I'm facing low RAM performance and weird BIOS restrictions on an abit motherboard. I will outline the details below.
The topic is relevant to RAM timings and latencies, advanced BIOS switches and the like. If you're illiterate in these areas, don't read further.
Important system details:
abit AN-M2 motherboard using the latest BIOS
- nForce 630a chipset
- 4 GiB of DDR2 in a 2+2 configuration in DIMM slots 1 and 2
- onboard FDD and HD audio both switched off, IDE and SATA both enabled, no RAID, SATA ports 2 and 4 occupied, 1 and 3 empty (sometimes swapping around seemed to do differences)
Less important system details
- AMD Athlon64 X2 4000+ overclocked - RAM overclocked too
- nVidia GeForce 8800 GT overclocked
- Creative Audigy ES overclocked (no, kidding ) - don't worry, I don't buy Creative, I got this used for 9 dollars because of the features - hate them or not, those features are golden for this money with Daniel K's drivers and unlockage
Other information:
I've made another forum post about several Creative cards crackling used with this motherboard - many people online blame nForce chipsets and I seem to believe that now. Crackling and general problematic behaviour was tracked back to RAM itself - so I'm hoping that this thread will allow me to hit two birds with one rake. Specifically, abnormal and/or high RAM usage lead to buffer starvation on Creative cards and this is slightly mitigated when running dual-channel - examples include scrolling in Firefox (worst of all, so I assume the program is systematically raping my RAM) and certain conditions in Crysis, mostly many flame/fire/smoke effects on screen (still much less severe than Firefox).
Finally, the issue itself:
LOW MEMORY PERFORMANCE. Why, oh tell me why, does this board perform like a load of crap? Seriously, it's severe. Let me outline it in detail:
1. Throughput is low. By that, I mean F- DAMN SLOW. I've used a much more budget AsRock board before with an nForce 4 chipset and onboard audio only - using overclocked 667 MHz DDR2, memory throughput was knocking at the doors of 8000 MiB/s when reading and exceeded it when copying (latest Everest). THIS BOARD HOWEVER, oh please, this could only reach 6500 MiB/s read times when I packed it with my new 800 MHz DDR2 modules which I overclocked all the same. Overclocked 667 performs faster in a low-end motherboard than overclocked 800 does in a sort of almost-mainstream motherboard. Why? (Also, the AsRock board was stressed with 4 modules of 1 GiB each, while this board only has to hold up 2 - need I say more?)
2. BIOS behaves oddly. No matter what I set for some timing numbers, they stay high. I am able to configure the first 3 but the last 2 are locked at abnormal values - RAM boots up using 5-5-5-18-26. Strangely enough, nTune under Windows can physically change them to more normal values once I've finished booting, but that's tedious to do every time. I'd like to know where to kick this piece of poop to make it behave. (Note: I'm considering buying a better brand like Gigabyte next time, or maybe even MSI, and contemplating opting for AMD's 7 series of chipsets.)
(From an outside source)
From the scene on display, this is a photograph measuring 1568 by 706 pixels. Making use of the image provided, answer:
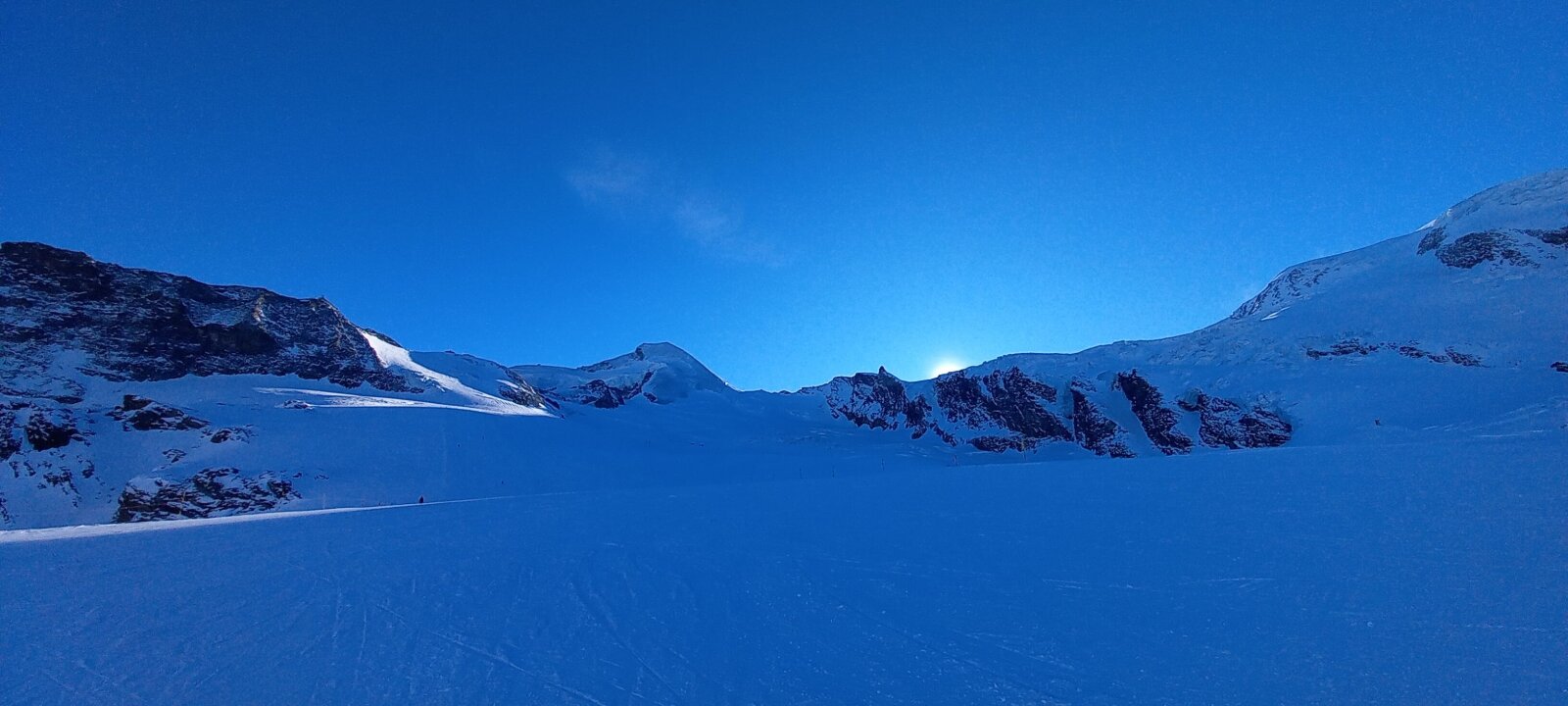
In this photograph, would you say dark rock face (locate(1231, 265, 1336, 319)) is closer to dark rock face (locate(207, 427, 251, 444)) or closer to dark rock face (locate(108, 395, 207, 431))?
dark rock face (locate(207, 427, 251, 444))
3. There are BIOS values that I know nothing about. For now, I'd like to know about latency. Here goes:
The BIOS set DIMM latencies to these values (or something like it - typing from memory): DIMM1: 127.5 ns -- DIMM2: 75 ns -- DIMM3: 75 ns -- DIMM4: 75 ns
I found this odd, but google revealed it's not an isolated case.
Experimentation: setting all the latencies to 75 ns creates an unbootable, unrecoverable system that will not POST and allow the recovery keyhold ("Insert" key for this board) to make it POST, meaning I need to flush the CMOS.
Setting both latencies to 127.5 ns does work, however, but I feel no differences yet. What is the purpose? Is it better to keep modules in sync? I would guess: yes. But I honestly don't know what this does. Note: between the two values mentioned, I can set 105 ns as well, but I have yet to try whether it will POST.
There are a number of points above which need advice/answers, and I would appreciate all the help I'd get.